本文:

----------

ばってん爺じのブログ

年を重ねても、尚好奇心旺盛な長崎の爺じの雑感日記。長崎の話題を始め、見た事、感じた事、感動した事などを発信。ばってん爺じのばってんはバツイチではなく長崎の方言

女性識者12人の声

通販生活のウエブサイトで「自分が攻められない限り攻撃しない──戦後77年間守り続けてきた『専守防衛』の国是を本当に捨てるつもりですか?私は敵基地攻撃能力の保有に反対です」というタイトルで、女性識者12人の声が掲載されていた。

上原公子さん(元国立市長)
こちらが武器を増やせばあちらも増やし、いたちごっこになるだけです。日本が「米国の盾」になるために岸田首相は5年間で国防費を倍増させると言うが、その原資はもちろん我々の血税。加えて介護保険利用料の値上げや健康保険の負担増など、「金のかかる年寄りや弱い者は早く死ね」とばかりの絞り取り様だ。一方で岸田政権は「異次元の少子化対策」を掲げているが、保育士の勤務の過酷さなど現場が抱える深刻な問題は置き去りのまま。庶民の暮しの現実を無視した「富国強兵」「産めよ増やせよ」の過去の号令が聞こえてきそうだ。
 こちらが武器を増やせばあちらも増やし、いたちごっこになるだけ。そしてロシアのウクライナ侵攻を見ても明らかなことは、武器を増やせばその数だけ軍人だけでなく市民の骸が累々と重なる。「過去に眼を閉ざす者は現在にも盲目となり、未来にも同じ過ちを犯すだろう」ドイツのヴァイツゼッカー元大統領の敗戦40年目の演説である。4月の統一地方選挙では、過去に学ばない政権に対して国民がNOを突きつけ、民主主義を取り戻さなければならない。

----------

データ行:
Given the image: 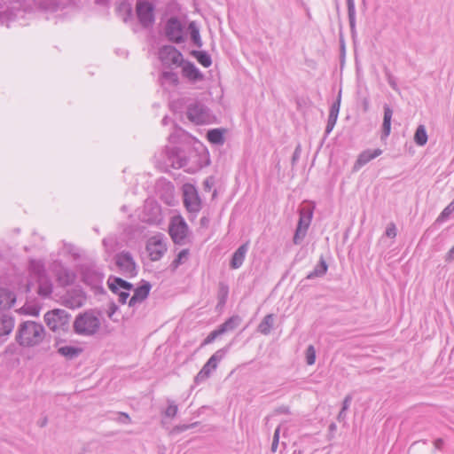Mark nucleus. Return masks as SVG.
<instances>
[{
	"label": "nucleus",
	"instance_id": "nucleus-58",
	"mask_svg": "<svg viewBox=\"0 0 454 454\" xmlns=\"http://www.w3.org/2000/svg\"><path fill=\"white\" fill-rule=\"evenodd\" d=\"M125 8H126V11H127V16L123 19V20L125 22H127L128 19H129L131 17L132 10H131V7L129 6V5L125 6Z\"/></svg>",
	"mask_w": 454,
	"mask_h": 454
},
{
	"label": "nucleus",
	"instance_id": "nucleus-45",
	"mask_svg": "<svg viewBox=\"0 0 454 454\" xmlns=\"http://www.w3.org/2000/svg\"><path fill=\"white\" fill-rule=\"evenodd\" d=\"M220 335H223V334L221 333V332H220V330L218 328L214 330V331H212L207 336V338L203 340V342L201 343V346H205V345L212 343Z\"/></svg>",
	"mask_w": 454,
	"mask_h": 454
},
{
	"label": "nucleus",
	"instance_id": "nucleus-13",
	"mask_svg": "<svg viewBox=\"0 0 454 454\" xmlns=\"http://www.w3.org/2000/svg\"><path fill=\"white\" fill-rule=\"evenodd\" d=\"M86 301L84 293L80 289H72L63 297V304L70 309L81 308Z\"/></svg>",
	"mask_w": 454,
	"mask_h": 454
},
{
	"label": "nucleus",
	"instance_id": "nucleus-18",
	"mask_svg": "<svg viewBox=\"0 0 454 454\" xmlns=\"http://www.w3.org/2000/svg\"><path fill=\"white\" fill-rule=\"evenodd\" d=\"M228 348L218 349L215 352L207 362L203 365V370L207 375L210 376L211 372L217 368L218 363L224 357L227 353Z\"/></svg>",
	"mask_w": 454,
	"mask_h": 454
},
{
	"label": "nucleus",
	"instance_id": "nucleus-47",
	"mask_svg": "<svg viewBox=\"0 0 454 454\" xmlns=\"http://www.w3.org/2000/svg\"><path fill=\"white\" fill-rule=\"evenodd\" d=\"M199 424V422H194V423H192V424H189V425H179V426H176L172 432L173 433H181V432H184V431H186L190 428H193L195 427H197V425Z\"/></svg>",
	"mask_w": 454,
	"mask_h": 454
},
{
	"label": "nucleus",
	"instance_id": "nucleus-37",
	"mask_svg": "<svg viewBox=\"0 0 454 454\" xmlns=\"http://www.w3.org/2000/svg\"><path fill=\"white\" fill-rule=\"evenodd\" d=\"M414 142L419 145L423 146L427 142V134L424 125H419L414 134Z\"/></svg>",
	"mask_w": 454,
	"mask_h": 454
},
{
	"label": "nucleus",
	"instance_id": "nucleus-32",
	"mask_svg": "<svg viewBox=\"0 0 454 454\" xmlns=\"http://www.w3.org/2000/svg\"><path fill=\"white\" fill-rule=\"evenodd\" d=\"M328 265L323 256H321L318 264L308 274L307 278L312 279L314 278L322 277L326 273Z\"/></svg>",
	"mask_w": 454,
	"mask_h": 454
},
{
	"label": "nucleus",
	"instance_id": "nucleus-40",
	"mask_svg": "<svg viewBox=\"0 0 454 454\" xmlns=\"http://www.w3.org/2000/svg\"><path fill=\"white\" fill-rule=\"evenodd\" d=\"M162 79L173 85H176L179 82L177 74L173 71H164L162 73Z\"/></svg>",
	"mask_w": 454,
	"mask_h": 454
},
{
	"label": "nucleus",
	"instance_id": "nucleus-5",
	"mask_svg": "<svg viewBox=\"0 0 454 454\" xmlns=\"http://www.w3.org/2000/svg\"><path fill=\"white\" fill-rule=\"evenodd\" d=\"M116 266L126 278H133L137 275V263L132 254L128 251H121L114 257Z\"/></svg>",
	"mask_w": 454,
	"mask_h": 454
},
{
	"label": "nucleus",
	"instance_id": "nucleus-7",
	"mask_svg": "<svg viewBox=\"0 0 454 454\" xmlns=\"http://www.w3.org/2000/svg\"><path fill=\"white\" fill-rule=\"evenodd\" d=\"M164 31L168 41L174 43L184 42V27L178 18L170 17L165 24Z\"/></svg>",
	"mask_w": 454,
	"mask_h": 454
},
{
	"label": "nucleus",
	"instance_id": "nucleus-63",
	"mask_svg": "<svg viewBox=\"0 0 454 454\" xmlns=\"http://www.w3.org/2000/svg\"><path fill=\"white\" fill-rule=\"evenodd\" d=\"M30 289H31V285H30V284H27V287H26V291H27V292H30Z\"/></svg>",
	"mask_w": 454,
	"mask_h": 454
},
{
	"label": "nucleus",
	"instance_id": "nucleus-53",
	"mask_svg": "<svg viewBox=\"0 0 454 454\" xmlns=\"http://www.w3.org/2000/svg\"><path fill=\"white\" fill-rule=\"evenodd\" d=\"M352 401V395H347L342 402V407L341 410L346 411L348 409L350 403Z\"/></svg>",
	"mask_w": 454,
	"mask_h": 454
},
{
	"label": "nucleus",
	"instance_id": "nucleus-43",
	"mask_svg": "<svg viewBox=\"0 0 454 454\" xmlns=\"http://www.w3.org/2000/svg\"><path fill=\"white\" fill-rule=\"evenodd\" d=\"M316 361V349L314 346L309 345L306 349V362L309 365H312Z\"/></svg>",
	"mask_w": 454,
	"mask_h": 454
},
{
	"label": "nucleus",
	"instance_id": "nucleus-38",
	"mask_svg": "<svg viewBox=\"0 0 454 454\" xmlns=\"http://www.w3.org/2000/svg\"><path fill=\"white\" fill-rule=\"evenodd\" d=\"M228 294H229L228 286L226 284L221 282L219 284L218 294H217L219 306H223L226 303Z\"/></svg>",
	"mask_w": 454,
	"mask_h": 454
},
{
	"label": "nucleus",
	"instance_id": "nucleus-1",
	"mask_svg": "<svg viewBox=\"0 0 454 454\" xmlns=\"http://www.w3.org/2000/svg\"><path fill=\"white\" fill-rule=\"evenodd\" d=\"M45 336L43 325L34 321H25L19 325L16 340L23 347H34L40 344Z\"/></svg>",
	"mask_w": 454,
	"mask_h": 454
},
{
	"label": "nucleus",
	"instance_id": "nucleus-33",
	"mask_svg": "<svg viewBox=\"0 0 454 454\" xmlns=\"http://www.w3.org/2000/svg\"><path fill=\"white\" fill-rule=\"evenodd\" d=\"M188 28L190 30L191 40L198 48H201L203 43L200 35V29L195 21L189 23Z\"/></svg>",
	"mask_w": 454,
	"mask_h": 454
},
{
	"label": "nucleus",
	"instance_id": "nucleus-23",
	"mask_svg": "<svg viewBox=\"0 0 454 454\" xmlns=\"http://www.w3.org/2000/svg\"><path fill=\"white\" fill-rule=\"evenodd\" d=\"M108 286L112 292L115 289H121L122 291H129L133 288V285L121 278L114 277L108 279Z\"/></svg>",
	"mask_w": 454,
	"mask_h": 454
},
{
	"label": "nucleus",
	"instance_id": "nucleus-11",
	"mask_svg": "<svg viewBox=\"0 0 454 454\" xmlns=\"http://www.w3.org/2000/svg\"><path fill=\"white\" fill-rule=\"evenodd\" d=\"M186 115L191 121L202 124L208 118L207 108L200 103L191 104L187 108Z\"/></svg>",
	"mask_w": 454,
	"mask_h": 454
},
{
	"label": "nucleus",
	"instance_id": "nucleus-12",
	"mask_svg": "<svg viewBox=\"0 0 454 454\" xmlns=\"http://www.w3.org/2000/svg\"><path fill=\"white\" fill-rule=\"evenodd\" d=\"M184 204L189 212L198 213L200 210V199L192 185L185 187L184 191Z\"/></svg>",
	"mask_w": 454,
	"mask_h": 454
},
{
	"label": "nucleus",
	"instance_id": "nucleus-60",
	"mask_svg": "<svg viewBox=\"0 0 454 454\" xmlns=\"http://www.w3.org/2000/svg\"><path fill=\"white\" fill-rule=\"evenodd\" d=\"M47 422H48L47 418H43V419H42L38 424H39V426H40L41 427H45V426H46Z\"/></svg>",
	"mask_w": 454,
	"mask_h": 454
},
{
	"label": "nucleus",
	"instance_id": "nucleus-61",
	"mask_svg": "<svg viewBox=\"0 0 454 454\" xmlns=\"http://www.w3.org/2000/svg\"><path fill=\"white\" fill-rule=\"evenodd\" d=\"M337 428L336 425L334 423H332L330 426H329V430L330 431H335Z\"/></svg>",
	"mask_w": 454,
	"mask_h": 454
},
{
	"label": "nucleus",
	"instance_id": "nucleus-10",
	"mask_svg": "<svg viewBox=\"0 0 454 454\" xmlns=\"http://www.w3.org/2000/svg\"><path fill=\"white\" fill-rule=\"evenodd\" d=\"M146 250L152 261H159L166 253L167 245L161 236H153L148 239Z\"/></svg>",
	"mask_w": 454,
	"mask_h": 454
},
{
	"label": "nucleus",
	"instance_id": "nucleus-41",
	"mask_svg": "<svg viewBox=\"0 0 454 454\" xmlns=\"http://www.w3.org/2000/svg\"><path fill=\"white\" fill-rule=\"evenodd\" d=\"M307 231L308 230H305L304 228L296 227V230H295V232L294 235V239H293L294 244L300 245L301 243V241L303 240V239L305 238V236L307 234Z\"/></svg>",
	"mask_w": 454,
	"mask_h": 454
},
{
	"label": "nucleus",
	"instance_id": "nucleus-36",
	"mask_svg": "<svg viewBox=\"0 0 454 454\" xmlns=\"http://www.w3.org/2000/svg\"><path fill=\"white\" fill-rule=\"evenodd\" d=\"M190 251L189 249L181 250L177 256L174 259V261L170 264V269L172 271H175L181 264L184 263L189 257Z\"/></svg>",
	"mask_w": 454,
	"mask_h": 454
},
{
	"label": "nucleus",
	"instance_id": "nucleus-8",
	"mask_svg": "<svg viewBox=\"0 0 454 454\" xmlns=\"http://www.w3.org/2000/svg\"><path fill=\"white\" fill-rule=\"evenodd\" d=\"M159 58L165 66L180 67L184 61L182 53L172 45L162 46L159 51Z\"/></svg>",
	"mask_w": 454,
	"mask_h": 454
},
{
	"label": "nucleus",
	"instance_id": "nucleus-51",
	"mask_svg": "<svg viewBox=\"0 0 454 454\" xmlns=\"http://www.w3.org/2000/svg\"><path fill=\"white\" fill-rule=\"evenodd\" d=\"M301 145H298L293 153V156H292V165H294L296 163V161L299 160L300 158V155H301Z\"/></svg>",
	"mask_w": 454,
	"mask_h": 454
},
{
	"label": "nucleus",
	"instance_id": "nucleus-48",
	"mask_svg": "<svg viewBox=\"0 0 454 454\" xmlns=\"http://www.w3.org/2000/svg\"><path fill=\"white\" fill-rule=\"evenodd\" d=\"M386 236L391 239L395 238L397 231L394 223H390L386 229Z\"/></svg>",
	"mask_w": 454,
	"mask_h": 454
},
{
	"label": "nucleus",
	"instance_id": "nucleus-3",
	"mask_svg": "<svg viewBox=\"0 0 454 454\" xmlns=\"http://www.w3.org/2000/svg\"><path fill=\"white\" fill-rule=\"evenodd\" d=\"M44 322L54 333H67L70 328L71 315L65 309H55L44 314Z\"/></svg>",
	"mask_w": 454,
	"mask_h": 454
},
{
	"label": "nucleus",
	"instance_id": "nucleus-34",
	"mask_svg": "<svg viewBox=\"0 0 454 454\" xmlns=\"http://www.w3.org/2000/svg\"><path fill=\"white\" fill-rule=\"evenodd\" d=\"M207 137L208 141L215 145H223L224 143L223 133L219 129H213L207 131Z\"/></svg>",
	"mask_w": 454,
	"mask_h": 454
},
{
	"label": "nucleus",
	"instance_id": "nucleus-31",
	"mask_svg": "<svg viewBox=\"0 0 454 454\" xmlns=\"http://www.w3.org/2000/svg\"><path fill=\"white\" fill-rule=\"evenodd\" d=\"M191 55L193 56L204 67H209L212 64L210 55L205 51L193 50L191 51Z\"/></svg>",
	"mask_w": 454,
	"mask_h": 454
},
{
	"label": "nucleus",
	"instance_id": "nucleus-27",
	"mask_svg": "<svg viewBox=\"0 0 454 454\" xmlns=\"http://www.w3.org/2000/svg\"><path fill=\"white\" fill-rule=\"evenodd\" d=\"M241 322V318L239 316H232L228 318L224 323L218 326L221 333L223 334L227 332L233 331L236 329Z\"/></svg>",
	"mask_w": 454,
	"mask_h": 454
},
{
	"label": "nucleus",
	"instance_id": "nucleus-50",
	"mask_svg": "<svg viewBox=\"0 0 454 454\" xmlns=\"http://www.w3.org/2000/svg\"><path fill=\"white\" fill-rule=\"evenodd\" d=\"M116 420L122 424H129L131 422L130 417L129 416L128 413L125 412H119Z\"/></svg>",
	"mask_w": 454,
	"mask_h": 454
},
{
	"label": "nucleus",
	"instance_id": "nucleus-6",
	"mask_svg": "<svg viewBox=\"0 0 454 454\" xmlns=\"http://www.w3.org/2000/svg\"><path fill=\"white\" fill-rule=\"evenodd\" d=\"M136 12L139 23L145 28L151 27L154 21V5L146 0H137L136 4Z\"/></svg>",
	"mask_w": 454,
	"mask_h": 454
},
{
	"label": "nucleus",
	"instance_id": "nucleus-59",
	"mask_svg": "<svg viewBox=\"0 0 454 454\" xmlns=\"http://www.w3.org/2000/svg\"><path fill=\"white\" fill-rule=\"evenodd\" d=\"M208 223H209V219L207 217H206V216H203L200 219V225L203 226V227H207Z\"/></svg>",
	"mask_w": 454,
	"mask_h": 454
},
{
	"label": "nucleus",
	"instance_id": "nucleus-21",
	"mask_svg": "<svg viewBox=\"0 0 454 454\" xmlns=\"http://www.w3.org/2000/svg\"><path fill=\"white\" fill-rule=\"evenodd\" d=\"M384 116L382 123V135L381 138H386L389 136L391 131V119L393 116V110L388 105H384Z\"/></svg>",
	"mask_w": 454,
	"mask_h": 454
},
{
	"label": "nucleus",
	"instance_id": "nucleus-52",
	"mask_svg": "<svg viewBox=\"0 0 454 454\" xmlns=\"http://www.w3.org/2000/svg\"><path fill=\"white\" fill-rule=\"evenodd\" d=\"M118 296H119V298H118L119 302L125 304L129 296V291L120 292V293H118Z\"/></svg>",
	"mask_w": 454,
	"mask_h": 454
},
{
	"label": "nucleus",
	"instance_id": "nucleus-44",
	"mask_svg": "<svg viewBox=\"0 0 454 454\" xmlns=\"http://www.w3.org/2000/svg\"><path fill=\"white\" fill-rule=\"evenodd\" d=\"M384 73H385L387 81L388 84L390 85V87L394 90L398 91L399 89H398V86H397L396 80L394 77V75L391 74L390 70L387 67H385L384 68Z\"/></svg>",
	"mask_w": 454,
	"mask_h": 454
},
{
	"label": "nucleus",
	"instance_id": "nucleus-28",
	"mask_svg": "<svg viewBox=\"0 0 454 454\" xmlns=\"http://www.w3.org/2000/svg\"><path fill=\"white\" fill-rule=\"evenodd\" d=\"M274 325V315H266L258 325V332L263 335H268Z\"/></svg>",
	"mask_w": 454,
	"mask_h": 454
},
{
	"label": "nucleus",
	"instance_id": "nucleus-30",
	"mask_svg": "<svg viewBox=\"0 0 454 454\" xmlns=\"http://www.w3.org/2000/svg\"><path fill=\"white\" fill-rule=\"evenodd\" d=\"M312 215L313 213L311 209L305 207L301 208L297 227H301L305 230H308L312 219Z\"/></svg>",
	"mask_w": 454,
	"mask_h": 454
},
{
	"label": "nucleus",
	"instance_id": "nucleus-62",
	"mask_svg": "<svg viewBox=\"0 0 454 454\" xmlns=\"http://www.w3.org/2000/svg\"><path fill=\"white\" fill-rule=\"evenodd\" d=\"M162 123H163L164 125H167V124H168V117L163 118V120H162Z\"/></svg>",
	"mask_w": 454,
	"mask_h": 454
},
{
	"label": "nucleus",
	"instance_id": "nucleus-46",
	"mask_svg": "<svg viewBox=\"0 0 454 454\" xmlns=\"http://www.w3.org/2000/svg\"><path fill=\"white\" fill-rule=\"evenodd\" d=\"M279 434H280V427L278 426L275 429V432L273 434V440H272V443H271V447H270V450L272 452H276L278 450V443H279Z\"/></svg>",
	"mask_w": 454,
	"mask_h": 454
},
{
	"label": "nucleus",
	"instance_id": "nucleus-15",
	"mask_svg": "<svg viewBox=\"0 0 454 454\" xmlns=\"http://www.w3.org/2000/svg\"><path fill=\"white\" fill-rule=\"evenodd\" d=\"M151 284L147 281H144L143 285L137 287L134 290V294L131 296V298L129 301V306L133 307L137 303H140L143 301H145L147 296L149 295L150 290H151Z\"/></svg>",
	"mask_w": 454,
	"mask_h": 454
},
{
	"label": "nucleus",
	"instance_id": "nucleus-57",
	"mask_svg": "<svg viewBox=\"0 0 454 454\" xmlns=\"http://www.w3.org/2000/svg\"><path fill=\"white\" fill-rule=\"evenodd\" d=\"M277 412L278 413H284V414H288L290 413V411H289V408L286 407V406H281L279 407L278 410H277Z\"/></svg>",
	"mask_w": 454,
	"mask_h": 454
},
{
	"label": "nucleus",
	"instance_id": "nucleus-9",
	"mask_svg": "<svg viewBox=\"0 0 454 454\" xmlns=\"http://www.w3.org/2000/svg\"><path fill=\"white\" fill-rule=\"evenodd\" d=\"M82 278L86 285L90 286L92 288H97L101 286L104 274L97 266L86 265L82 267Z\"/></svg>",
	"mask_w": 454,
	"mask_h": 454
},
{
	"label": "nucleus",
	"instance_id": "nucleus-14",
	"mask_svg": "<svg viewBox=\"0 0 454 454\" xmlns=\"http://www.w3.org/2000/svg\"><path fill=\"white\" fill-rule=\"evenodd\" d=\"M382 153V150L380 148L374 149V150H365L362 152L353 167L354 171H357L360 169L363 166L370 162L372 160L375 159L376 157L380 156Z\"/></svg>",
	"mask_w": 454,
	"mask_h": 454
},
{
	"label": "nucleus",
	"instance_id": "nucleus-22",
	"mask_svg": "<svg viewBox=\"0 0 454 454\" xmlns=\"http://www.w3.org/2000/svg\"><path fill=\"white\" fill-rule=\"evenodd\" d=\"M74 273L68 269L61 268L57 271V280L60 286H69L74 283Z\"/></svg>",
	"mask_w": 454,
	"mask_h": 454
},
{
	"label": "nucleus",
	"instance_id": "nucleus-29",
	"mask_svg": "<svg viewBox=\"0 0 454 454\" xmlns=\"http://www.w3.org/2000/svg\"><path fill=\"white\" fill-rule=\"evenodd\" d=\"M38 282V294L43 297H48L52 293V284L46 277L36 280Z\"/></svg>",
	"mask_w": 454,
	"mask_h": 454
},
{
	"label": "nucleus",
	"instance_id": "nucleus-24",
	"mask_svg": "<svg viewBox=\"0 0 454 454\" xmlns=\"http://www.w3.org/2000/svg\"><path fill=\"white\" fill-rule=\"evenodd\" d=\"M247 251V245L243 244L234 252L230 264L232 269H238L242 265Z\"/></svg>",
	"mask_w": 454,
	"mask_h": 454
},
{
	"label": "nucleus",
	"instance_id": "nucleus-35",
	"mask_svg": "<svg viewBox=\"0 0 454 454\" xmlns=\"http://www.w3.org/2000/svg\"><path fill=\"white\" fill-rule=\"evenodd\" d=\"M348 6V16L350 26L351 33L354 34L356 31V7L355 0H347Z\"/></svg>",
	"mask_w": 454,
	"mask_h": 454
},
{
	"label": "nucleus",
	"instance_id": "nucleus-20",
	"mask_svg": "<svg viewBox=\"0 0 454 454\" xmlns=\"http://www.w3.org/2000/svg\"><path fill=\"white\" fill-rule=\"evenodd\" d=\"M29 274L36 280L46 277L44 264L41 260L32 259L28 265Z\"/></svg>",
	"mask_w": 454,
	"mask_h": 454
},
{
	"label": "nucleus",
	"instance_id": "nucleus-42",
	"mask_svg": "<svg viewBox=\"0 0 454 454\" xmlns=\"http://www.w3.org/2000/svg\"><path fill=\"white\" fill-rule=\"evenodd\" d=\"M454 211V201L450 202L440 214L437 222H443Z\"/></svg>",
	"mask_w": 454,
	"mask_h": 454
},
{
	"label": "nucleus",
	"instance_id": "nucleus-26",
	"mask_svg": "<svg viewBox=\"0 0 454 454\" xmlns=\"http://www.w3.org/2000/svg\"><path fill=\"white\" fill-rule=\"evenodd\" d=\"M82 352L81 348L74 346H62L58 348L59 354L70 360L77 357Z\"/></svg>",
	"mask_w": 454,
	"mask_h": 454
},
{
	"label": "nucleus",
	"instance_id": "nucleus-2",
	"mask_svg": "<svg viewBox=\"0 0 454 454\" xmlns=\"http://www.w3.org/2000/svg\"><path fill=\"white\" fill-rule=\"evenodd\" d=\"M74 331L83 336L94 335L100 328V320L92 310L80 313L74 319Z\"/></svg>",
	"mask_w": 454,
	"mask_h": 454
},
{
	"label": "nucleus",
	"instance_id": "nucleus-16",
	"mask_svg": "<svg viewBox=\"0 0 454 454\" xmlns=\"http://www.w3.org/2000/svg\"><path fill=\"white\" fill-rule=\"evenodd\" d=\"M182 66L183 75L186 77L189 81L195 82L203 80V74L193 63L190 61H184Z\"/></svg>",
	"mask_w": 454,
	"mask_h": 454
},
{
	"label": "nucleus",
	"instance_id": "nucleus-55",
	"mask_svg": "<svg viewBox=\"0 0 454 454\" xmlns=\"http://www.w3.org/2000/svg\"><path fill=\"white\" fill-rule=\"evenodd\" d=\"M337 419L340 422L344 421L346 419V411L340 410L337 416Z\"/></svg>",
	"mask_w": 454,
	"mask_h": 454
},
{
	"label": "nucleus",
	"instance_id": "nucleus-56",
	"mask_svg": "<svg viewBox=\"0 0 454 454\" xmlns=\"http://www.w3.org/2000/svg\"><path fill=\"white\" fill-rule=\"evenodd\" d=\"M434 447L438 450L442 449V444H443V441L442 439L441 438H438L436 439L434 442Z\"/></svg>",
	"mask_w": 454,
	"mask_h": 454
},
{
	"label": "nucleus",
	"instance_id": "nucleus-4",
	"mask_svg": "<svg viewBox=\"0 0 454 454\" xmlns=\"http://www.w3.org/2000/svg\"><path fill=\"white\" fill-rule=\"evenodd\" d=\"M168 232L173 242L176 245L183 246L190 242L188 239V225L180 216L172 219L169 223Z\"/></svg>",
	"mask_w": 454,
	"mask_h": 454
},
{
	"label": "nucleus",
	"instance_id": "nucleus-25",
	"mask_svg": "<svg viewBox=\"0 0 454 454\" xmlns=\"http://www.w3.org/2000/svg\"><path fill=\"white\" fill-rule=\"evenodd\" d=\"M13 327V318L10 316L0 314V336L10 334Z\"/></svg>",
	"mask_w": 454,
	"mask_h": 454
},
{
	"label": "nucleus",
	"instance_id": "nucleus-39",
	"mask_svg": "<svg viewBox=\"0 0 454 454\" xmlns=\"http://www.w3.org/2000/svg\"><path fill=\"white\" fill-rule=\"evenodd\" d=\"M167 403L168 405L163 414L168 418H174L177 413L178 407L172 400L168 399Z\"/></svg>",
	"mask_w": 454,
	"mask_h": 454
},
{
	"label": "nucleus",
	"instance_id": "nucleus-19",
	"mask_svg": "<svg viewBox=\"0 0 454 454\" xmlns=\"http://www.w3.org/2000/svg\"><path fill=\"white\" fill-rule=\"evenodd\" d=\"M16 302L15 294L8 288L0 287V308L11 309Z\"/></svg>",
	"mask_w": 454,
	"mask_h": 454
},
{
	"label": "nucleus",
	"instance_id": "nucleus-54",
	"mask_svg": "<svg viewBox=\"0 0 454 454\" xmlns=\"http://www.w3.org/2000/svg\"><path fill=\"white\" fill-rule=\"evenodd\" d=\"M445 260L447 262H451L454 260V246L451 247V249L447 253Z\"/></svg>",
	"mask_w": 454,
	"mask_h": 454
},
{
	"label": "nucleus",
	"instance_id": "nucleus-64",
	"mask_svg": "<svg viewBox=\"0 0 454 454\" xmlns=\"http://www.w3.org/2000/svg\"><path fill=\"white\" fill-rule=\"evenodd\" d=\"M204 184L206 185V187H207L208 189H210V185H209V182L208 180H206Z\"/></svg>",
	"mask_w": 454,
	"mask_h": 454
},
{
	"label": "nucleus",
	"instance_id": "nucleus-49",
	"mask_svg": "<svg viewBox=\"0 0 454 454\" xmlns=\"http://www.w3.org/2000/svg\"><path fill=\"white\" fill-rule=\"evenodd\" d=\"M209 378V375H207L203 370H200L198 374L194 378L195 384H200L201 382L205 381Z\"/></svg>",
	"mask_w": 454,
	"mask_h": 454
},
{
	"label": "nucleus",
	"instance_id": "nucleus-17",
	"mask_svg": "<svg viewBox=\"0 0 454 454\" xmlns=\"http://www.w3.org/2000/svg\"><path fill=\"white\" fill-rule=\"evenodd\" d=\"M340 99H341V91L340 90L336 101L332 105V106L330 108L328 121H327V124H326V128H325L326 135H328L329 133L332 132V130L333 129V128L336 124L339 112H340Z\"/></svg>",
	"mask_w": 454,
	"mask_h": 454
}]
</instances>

----------

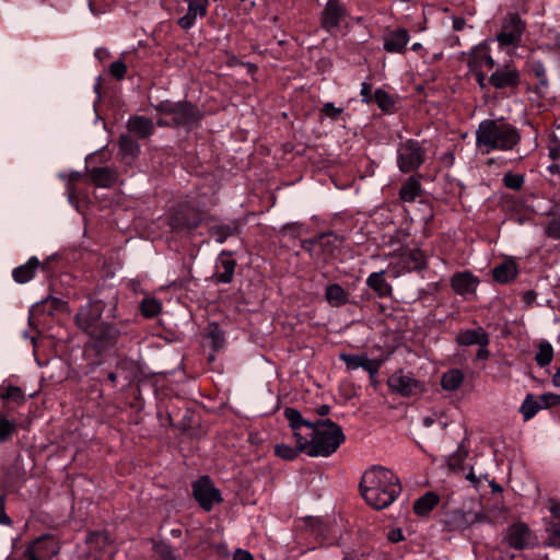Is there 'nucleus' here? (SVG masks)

----------

課題:
**a)** 本文に出てくる国名をすべて、登場する順に挙げなさい。
**b)** 敵基地攻撃能力をめぐる本文を、最後の文の後から書き継ぎなさい。
項目は本文とは別の資料である。

解答一覧:
**a)** 日本、米国、ロシア、ウクライナ、ドイツ

**b)**
落合恵子さん(作家)
戦争をとめるためなら、「愛国心のない危険人物だ」と私は喜んで呼ばれよう。ヒトラー政権で2番手と言われたヘルマン・ゲーリングは戦後、米軍の心理分析官に国民を戦争に参加させることはとても簡単だとうそぶいた。「……国民はいつだって支配者の意のままだ。自分たちが外国から攻撃されていると言うだけでいい。平和を唱える者に対しては、彼らは愛国心が欠如した危険な人物だと非難すればいい」民意はこうして「つくられて」きて、今もつくられつつある。戦争をとめるためなら、「愛国心のない危険人物だ」と、私は喜んで呼ばれよう。

田中優子さん(法政大学名誉教授・前総長)
日本が敵基地攻撃能力の保持を表明したことで、中国はそれを上回る攻撃能力の準備を開始したことでしょう。軍事力の急激な増強は戦争の開始を意味するのです。想定された「敵」はより大きな武装をし、エスカレートさせていきます。そうなると核抑止力はもはや効力を持ちません。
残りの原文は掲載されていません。